By the last third we're down to repetitions of "I was so excited when I got to audition" and "I was so sad when it was time to go." I haven't watched in the 21st century, so lengthy monologues on digital shorts and Stefon didn't do me much good.
The book seemed to push back on any criticism that SNL was a boy's club or far behind the curve on casting demographics. They spend a great deal of time talking about an opening where a Black actor runs back and forth to play multiple parts because there was only one in the cast. On the one hand it seems like they're acknowledging the issue, but given that the same gimmick was used by SNL and even Fridays in decades past, it's more of an indictment.
Skip if you idolize the early cast members, I think Jane Curtin and Garrett Morris are the only ones that come out unscathed. I'm surprised Chevy Chase can still talk, his jawbone should be powdered the number of punches to the face he's earned.
My favorite story is from Harry Shearer. Garrett Morris had a regular bit as Egyptian President Anwar Sadat.
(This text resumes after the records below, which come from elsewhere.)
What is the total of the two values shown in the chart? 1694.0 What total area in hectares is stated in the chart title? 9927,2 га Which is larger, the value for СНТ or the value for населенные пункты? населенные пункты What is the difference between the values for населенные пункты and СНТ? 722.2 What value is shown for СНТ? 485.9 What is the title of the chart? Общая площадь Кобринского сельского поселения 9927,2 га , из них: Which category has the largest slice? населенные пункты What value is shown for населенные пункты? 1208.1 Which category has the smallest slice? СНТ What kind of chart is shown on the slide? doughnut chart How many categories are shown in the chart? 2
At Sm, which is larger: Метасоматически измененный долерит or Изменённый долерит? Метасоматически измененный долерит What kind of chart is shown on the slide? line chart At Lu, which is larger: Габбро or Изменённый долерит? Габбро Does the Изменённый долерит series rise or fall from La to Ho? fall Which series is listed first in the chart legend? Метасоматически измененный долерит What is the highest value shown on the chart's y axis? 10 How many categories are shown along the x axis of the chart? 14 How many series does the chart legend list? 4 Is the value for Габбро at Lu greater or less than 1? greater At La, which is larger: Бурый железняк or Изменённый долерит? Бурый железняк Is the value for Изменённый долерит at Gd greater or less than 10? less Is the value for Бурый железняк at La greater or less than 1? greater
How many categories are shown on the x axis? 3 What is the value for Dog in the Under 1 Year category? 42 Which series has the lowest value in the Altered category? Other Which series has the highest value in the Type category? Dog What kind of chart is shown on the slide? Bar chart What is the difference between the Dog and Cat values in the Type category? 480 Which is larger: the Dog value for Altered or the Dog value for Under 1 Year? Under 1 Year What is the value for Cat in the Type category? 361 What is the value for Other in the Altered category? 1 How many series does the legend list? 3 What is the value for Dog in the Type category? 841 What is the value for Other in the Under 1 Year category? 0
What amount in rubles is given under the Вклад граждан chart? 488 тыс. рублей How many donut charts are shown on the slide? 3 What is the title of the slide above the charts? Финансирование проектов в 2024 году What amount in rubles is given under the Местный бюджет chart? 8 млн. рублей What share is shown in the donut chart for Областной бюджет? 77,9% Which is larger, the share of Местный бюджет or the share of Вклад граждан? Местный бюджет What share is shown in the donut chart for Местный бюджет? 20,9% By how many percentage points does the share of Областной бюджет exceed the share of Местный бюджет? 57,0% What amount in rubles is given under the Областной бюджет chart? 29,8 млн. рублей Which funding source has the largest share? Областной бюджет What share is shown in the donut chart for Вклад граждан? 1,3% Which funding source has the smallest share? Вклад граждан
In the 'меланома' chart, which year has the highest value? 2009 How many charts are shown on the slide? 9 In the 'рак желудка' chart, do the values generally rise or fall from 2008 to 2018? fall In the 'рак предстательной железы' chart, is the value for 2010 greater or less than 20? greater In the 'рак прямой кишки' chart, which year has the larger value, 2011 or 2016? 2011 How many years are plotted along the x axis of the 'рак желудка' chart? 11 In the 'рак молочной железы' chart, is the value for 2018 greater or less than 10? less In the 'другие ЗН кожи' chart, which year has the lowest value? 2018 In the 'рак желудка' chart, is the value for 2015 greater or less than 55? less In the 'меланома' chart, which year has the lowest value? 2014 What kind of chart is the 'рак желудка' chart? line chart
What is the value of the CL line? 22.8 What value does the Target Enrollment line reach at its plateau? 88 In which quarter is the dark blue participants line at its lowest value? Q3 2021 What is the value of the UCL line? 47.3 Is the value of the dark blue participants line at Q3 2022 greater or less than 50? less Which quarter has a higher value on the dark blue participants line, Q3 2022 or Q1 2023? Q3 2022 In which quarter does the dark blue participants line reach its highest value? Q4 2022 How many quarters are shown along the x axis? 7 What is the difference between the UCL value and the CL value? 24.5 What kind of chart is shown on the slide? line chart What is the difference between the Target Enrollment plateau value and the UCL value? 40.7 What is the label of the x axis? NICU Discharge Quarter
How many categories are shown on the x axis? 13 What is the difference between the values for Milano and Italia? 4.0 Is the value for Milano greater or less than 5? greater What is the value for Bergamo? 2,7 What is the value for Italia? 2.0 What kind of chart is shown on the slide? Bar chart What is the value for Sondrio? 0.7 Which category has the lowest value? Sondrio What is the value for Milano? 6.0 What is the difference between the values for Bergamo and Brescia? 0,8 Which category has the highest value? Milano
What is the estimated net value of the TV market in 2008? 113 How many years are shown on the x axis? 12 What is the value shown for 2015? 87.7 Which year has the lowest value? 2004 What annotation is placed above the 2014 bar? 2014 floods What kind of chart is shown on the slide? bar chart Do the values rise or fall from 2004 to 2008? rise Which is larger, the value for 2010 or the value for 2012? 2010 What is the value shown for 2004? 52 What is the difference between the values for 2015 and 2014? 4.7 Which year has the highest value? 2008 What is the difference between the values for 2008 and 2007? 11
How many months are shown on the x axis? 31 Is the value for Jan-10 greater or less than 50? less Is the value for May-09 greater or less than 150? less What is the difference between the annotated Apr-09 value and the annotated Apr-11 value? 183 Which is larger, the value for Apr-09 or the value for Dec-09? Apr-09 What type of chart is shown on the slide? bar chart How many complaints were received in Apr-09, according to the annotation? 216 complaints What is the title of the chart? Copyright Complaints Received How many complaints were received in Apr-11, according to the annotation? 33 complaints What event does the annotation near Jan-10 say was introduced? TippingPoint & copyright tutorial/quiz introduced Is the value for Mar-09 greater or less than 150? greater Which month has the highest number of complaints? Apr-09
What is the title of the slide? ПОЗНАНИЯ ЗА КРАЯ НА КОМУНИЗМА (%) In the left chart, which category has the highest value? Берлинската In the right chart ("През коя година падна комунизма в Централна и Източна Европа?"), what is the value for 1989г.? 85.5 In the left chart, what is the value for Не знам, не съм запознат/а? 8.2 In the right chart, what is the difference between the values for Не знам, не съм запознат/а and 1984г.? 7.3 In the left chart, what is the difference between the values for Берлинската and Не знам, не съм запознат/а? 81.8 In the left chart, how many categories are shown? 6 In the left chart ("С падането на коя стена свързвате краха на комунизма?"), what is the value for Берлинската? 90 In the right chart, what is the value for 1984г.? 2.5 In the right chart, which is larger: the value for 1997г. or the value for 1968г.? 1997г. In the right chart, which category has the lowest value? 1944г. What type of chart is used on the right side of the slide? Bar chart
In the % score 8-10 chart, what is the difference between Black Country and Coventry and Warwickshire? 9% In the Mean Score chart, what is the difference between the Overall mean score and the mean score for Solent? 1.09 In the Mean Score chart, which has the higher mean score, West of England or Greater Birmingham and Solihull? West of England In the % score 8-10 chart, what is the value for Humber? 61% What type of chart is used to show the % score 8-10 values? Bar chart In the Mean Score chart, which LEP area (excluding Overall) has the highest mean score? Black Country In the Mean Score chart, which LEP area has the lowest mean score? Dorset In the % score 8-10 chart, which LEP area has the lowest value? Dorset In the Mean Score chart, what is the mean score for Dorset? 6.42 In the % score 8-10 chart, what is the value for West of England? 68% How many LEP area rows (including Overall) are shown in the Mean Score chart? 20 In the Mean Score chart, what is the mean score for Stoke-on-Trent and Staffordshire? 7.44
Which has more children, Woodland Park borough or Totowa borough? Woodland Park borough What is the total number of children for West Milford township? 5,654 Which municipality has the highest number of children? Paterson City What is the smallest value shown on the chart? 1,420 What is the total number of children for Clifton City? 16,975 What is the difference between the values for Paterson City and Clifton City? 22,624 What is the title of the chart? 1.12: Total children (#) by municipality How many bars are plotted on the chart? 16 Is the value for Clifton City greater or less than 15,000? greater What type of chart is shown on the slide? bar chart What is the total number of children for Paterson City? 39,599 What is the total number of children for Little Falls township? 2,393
Shearer also did Sadat and lobbied Loren Michaels to switch for that week's show. Loren seemed to agree, but didn't make the change and didn't tell Shearer, who only found out from the call sheet. Seconds before the sketch starts, Morris leans over to Shearer and says "Hey, you do a pretty good Sadat. What's he sound like again?"
A few interesting anecdotes sprinkled around, but a lot of the same ground covered at length. I think there was a solid hour of the audiobook dedicated to how Michaels manipulated insecure actors with daddy issues, which seems to be most of them.